- [Exercise brief]: Please reproduce word for word the stretch of the Katakwi District text from "- Website: www.katakwi.go.ug" through "54N, 34 00E.".

- [Quoted text]:
- District location in Uganda
- Coordinates: 01°54′N 34°00′E﻿ / ﻿1.900°N 34.000°E
- Country: Uganda
- Region: Eastern Uganda
- Sub-region: Teso sub-region
- Established: 1 July 1997
- Capital: Katakwi

Area
- • Land: 2,428.8 km^{2} (937.8 sq mi)

Population (2012 Estimate)
- • Total: 176,800
- • Density: 72.8/km^{2} (189/sq mi)
- Time zone: UTC+3 (EAT)
- Website: www.katakwi.go.ug

= Katakwi District =

Katakwi District is a district in the Eastern Region of Uganda. The town of Katakwi is the site of the district headquarters.

==Location==
Katakwi District is bordered by Napak District to the north, Nakapiripirit District to the east, Kumi District to the south, Ngora District and Soroti District to the southwest and Amuria District to the west. The district's 'chief town', Katakwi, is located approximately 55 km, by road, north of Soroti, the largest town in the sub-region. The coordinates of the district are:01 54N, 34 00E.

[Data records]
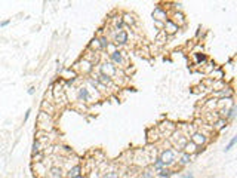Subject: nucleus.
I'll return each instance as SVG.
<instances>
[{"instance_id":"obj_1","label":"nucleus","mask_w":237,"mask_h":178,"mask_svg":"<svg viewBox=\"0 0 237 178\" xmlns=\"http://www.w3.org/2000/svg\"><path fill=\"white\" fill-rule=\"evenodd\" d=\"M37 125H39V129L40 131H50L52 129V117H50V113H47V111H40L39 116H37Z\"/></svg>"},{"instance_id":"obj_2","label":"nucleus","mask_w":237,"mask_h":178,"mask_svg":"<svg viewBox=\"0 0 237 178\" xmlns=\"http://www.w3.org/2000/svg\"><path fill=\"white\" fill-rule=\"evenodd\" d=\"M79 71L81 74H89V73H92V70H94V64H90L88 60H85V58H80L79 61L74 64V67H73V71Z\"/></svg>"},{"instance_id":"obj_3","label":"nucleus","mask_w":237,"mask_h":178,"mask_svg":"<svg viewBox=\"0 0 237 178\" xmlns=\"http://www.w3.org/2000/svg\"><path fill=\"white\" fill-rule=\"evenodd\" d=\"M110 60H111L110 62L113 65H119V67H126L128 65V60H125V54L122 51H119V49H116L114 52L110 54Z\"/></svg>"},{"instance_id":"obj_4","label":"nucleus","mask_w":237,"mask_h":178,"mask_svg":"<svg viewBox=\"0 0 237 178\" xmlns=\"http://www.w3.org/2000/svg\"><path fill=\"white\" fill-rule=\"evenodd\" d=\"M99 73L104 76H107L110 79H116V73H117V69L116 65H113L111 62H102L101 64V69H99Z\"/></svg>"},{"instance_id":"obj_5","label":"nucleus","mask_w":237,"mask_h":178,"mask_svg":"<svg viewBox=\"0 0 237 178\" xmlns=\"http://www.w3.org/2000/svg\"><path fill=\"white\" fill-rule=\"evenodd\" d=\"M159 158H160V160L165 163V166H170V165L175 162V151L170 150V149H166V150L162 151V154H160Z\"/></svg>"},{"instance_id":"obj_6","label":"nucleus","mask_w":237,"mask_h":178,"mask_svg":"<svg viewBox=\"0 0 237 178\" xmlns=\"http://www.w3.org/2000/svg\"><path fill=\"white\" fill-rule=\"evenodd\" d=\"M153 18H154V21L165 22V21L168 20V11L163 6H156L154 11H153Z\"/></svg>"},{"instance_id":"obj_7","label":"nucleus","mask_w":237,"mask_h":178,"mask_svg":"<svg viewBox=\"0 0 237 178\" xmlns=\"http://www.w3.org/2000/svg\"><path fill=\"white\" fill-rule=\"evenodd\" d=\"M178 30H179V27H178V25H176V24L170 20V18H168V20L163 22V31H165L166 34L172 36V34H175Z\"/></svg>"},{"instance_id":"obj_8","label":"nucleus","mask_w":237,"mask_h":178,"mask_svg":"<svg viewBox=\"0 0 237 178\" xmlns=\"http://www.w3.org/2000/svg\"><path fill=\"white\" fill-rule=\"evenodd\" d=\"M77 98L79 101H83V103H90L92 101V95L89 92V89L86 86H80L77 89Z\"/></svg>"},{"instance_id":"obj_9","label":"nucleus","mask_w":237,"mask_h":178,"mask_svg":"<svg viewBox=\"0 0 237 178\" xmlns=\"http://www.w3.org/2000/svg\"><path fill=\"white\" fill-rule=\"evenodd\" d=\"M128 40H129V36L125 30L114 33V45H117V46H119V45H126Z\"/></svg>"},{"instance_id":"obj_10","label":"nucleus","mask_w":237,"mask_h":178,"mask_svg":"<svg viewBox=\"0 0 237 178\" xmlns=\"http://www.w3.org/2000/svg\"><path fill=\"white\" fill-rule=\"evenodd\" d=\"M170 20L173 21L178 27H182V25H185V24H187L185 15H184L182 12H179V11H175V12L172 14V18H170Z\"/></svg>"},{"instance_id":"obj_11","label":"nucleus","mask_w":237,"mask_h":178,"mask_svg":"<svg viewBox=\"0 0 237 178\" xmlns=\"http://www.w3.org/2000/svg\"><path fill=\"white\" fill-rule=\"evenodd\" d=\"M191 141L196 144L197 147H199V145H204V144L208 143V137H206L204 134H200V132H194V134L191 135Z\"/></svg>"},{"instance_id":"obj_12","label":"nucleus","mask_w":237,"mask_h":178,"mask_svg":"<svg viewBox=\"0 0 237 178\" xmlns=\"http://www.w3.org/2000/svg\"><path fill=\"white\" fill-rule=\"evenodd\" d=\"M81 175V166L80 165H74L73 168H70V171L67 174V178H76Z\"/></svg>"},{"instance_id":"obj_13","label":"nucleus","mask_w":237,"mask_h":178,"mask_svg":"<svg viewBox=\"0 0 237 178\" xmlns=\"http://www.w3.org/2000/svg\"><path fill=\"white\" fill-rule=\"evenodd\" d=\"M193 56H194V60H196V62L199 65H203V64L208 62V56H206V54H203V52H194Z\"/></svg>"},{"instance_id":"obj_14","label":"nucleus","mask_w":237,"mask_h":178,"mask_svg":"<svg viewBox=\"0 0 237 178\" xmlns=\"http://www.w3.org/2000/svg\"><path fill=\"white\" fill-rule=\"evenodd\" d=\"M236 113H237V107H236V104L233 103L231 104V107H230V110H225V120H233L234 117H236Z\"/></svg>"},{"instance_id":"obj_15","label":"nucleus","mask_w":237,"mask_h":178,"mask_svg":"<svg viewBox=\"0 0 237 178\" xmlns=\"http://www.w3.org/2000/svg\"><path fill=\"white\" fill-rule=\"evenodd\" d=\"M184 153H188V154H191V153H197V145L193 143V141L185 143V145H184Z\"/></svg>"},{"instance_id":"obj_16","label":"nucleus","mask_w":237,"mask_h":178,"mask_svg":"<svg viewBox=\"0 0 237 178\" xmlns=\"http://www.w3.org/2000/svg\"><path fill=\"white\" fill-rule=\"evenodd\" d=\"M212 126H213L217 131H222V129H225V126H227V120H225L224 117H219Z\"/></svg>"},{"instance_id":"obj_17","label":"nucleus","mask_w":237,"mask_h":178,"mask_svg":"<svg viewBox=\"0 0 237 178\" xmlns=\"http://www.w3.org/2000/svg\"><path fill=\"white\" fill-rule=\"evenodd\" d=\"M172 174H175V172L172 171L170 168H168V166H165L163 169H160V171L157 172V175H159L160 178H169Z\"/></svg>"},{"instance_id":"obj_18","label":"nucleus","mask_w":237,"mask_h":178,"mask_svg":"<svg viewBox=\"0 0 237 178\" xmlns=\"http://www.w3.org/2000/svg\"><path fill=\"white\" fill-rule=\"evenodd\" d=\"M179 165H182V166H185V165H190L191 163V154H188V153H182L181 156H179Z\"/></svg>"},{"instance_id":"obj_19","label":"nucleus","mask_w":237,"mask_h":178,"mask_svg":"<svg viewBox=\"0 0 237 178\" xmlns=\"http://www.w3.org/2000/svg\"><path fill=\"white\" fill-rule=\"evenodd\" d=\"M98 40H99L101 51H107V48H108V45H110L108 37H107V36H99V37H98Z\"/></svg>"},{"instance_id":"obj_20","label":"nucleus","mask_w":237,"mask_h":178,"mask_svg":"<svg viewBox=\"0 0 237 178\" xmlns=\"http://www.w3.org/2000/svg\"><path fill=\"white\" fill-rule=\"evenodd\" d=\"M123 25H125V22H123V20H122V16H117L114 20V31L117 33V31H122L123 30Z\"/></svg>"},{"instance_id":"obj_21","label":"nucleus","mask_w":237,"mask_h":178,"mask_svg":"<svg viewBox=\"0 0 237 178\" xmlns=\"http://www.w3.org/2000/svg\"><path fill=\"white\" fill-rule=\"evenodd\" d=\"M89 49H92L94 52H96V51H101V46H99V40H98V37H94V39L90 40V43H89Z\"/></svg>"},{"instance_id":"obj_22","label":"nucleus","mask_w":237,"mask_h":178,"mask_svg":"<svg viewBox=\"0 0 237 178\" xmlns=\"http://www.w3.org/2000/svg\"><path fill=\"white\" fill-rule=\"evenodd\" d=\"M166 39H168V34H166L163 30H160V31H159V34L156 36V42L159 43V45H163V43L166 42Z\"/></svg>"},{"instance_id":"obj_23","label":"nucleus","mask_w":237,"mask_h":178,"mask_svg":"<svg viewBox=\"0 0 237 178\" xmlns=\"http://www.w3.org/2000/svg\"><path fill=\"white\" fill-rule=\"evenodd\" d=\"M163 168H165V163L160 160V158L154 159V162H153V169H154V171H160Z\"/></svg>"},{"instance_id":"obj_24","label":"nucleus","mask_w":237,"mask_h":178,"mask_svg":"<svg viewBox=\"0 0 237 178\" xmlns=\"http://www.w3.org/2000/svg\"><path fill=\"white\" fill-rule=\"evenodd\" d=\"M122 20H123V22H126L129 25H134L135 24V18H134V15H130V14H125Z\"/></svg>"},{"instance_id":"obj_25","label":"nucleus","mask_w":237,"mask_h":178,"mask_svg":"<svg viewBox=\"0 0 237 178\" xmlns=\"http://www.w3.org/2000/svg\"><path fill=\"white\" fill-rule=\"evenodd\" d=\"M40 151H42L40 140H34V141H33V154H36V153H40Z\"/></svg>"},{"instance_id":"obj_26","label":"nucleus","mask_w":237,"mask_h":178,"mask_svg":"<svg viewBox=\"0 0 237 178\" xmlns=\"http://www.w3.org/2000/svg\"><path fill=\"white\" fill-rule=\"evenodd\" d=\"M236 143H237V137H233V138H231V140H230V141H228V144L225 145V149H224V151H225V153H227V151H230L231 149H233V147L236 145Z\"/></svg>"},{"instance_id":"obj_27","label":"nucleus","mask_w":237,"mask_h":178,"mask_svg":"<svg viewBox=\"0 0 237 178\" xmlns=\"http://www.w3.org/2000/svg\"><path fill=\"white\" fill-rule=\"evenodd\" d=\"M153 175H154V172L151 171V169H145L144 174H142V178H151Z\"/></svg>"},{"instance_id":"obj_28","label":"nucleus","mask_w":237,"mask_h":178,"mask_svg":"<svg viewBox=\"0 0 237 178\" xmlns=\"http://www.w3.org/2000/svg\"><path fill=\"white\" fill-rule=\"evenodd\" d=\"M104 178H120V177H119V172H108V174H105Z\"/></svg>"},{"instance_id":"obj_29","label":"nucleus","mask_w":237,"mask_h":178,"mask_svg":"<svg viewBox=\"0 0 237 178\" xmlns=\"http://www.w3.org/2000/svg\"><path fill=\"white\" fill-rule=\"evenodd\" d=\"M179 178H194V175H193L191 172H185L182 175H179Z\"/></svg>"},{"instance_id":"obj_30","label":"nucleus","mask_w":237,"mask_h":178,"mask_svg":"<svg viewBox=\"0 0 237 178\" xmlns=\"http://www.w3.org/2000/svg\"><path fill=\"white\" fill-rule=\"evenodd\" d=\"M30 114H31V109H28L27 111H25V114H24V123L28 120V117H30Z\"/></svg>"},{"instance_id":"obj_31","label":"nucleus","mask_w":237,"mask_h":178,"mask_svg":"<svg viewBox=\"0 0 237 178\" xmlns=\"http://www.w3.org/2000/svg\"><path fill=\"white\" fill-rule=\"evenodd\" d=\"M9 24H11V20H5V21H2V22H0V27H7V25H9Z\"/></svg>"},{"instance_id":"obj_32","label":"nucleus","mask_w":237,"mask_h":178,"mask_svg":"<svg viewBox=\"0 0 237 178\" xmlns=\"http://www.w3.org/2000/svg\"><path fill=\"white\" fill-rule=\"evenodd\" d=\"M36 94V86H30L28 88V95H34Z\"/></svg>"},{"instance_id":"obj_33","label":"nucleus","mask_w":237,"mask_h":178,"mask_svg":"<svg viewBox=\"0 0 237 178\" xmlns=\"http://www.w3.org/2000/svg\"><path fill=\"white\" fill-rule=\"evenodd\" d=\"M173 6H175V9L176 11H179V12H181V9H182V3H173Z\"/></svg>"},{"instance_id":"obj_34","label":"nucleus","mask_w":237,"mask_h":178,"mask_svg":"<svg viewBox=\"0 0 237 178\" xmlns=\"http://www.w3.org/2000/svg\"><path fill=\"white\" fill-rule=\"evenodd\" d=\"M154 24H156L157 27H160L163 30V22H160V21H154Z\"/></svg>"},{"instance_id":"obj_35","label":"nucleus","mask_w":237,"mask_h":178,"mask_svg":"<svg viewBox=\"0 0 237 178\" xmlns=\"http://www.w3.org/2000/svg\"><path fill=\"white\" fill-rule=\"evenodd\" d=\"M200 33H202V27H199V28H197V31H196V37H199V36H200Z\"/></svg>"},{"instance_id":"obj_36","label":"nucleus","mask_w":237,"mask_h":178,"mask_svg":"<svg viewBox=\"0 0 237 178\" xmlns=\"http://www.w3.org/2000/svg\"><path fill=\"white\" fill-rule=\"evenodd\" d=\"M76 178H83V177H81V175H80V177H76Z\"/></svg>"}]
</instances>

- [Full answer]:
- Website: www.katakwi.go.ug

= Katakwi District =

Katakwi District is a district in the Eastern Region of Uganda. The town of Katakwi is the site of the district headquarters.

==Location==
Katakwi District is bordered by Napak District to the north, Nakapiripirit District to the east, Kumi District to the south, Ngora District and Soroti District to the southwest and Amuria District to the west. The district's 'chief town', Katakwi, is located approximately 55 km, by road, north of Soroti, the largest town in the sub-region. The coordinates of the district are:01 54N, 34 00E.